- [RECORDS SHOWN]
-- -- --
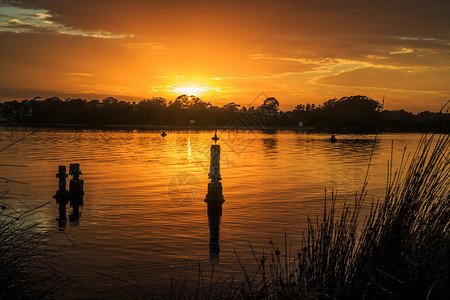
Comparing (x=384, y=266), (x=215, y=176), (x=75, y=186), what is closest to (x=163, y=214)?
(x=215, y=176)

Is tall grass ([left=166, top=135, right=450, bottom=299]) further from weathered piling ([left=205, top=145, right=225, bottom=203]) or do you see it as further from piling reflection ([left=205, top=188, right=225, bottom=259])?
weathered piling ([left=205, top=145, right=225, bottom=203])

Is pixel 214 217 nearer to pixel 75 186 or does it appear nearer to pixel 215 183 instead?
pixel 215 183

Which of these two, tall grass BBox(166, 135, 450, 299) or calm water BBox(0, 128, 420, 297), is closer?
tall grass BBox(166, 135, 450, 299)

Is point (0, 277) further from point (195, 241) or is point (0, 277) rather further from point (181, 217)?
point (181, 217)

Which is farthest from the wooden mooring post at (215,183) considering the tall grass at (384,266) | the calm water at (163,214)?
the tall grass at (384,266)

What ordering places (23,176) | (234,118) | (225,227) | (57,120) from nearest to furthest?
(225,227) → (23,176) → (57,120) → (234,118)

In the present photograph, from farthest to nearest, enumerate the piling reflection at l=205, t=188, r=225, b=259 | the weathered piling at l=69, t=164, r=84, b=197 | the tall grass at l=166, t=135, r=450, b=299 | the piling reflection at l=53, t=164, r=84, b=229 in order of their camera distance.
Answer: the weathered piling at l=69, t=164, r=84, b=197 < the piling reflection at l=53, t=164, r=84, b=229 < the piling reflection at l=205, t=188, r=225, b=259 < the tall grass at l=166, t=135, r=450, b=299

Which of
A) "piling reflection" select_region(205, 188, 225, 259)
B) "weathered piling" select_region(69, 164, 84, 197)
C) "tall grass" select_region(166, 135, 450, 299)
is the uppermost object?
"tall grass" select_region(166, 135, 450, 299)

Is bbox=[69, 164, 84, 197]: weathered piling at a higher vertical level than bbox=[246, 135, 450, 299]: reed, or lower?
lower

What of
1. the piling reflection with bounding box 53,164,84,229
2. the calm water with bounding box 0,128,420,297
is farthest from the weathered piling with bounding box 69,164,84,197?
the calm water with bounding box 0,128,420,297

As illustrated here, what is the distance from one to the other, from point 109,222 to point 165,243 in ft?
9.59

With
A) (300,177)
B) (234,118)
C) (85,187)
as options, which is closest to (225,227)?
(85,187)

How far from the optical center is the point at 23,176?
2364cm

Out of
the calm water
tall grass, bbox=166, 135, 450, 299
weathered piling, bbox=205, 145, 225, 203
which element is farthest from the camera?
weathered piling, bbox=205, 145, 225, 203
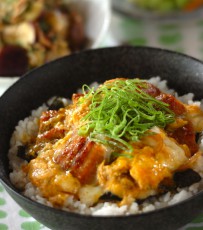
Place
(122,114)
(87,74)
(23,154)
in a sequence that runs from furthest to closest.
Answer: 1. (87,74)
2. (23,154)
3. (122,114)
-- -- --
Only the lines from the one containing "What ordering places" through the end of the listing are to be quoted, exactly and with both ends included; pictures are left out.

What ordering places (23,176) | (234,118) | (225,227) | (57,120) from nearest to furthest?
(225,227) → (23,176) → (57,120) → (234,118)

In the present photograph, from farthest to nearest, enumerate the piling reflection at l=205, t=188, r=225, b=259 | the weathered piling at l=69, t=164, r=84, b=197 | the tall grass at l=166, t=135, r=450, b=299 | the piling reflection at l=53, t=164, r=84, b=229 in order of their camera distance.
Answer: the weathered piling at l=69, t=164, r=84, b=197 < the piling reflection at l=53, t=164, r=84, b=229 < the piling reflection at l=205, t=188, r=225, b=259 < the tall grass at l=166, t=135, r=450, b=299

Which of
A) "piling reflection" select_region(205, 188, 225, 259)
B) "weathered piling" select_region(69, 164, 84, 197)
C) "tall grass" select_region(166, 135, 450, 299)
is the uppermost object?
"tall grass" select_region(166, 135, 450, 299)

Is bbox=[69, 164, 84, 197]: weathered piling at a higher vertical level than bbox=[246, 135, 450, 299]: reed, or lower?
lower

What of
1. the piling reflection with bounding box 53,164,84,229
2. the calm water with bounding box 0,128,420,297
is farthest from the weathered piling with bounding box 69,164,84,197?
the calm water with bounding box 0,128,420,297

As illustrated here, what is the distance from one to the other, from point 109,222 to point 165,243 in ft?
9.59

With
A) (300,177)
B) (234,118)
C) (85,187)
as options, which is closest to (225,227)?
(85,187)

How far from the optical center is the point at 23,176?
2364cm

Out of
the calm water
tall grass, bbox=166, 135, 450, 299
weathered piling, bbox=205, 145, 225, 203
which element is farthest from the camera?
weathered piling, bbox=205, 145, 225, 203
Place
(122,114)
(87,74)
(23,154)
in a sequence that runs from furthest to closest.
Answer: 1. (87,74)
2. (23,154)
3. (122,114)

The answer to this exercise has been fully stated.